FIRST AMENDMENT TO RIGHTS AGREEMENT
This First Amendment to Rights Agreement (the "Amendment") is made and
entered into effective as of the 7th day of June, 2000, by and between Xxxxx &
Xxxxxxxxxx Computer Corporation, a Utah corporation (the "Company"), and
American Stock Transfer & Trust Company, as Rights Agent (the "Rights Agent").
Recitals
A. Effective as of November 19, 1998 (the "Record Date"), the Company
and the Rights Agent entered into a Rights Agreement (the "Agreement"), and the
Board of Directors of the Company authorized and declared a dividend of one
preferred share purchase right as described in the Agreement (a "Right") for
each share of Common Stock of the Company outstanding as of the Record Date.
B. The Agreement sets forth certain matters with respect to the nature,
terms, exercise, modification and redemption of the Rights.
C. The rights are currently redeemable, as provided in Section 23 of
the Agreement, because no "Flip-In Event" (as defined in the Agreement) has yet
occurred (meaning that no person has become an "Acquiring Person" as defined in
the Agreement).
D. As provided in Section 27 of the Agreement, so long as the Rights
are redeemable, the Company may in its sole and absolute discretion, and the
Rights Agent shall if the Company so directs, amend any provisions of the
Agreement in any respect without the approval of any holders of the Rights, so
long as no such amendment changes the Redemption Price (as defined in the
Agreement) of the Rights.
+ + + + +
## PROBLEMS AND TASKS:
a – Translate this sentence from the rights agreement amendment into Spanish: "The Agreement sets forth certain matters with respect to the nature, terms, exercise, modification and redemption of the Rights."
b – Pick up the rights agreement amendment after its final sentence and continue it.
The data that follows is separate material and is unrelated to the rights agreement amendment.

## INPUT DATA:
+ + + + +
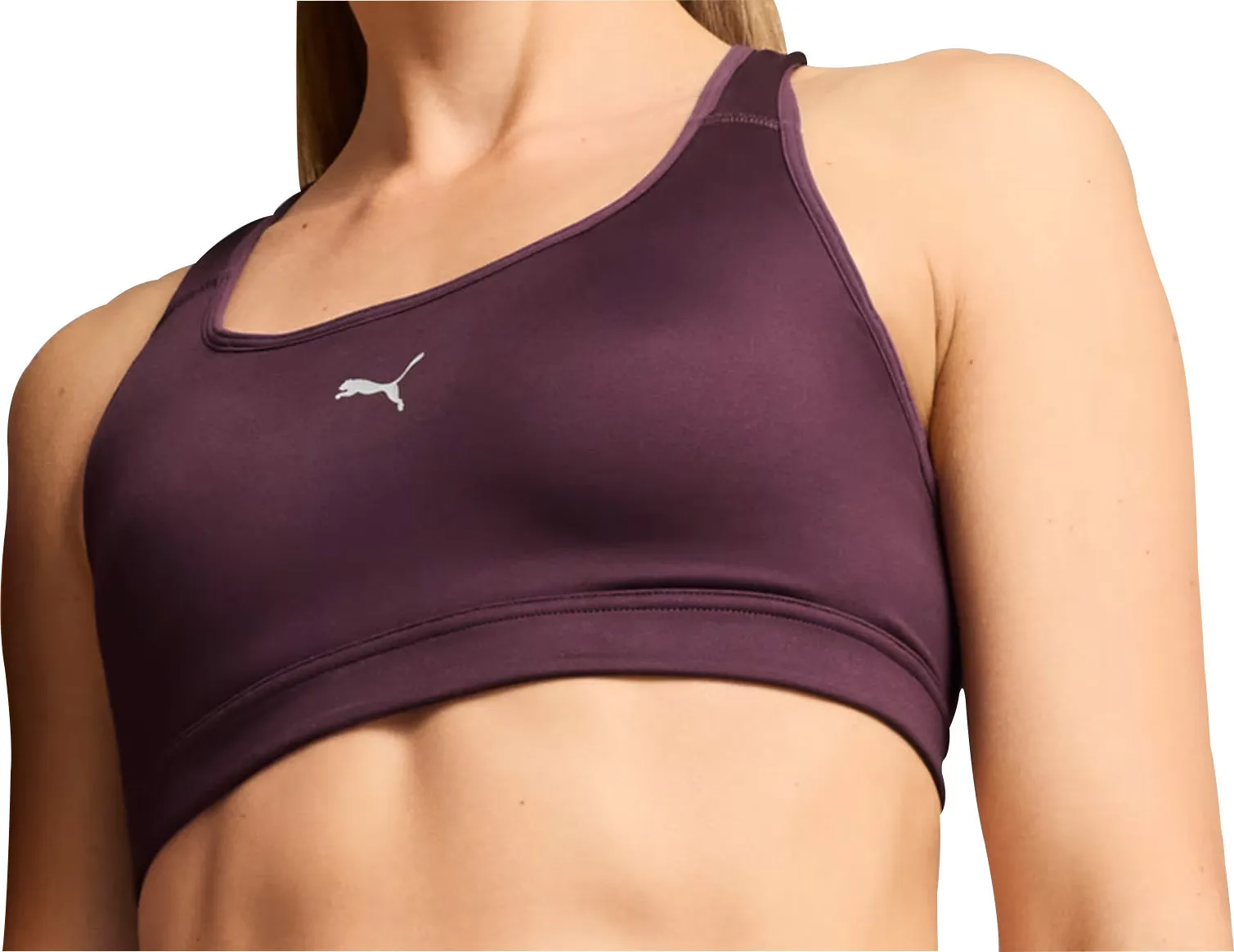Puma 4KEEPS Womens Running Sports Bra - Purple Easy Band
+ + + + +
## RESPONSES PER TASK:
a – El Acuerdo establece ciertos asuntos relativos a la naturaleza, los términos, el ejercicio, la modificación y el rescate de los Derechos.

b –
E. The Company desires to amend the terms of the Agreement to allow
State of Wisconsin Investment Board ("SWIB"), a current shareholder of the
Company, to increase its equity interest in the Company to up to 19.9%, without
becoming an Acquiring Person, such as would trigger various rights and
obligations under the Agreement.
F. As contemplated by Section 30 of the Agreement, the Board of
Directors of the Company has approved the foregoing amendments to the Agreement.
G. Pursuant to the terms of the Agreement, the Rights Agent will
implement the amendment to the Agreement described herein.
Agreement
NOW THEREFORE, the Company and the Rights Agent agree as follows:
1. Amendment of Agreement to Modify Definition of "Acquiring Person".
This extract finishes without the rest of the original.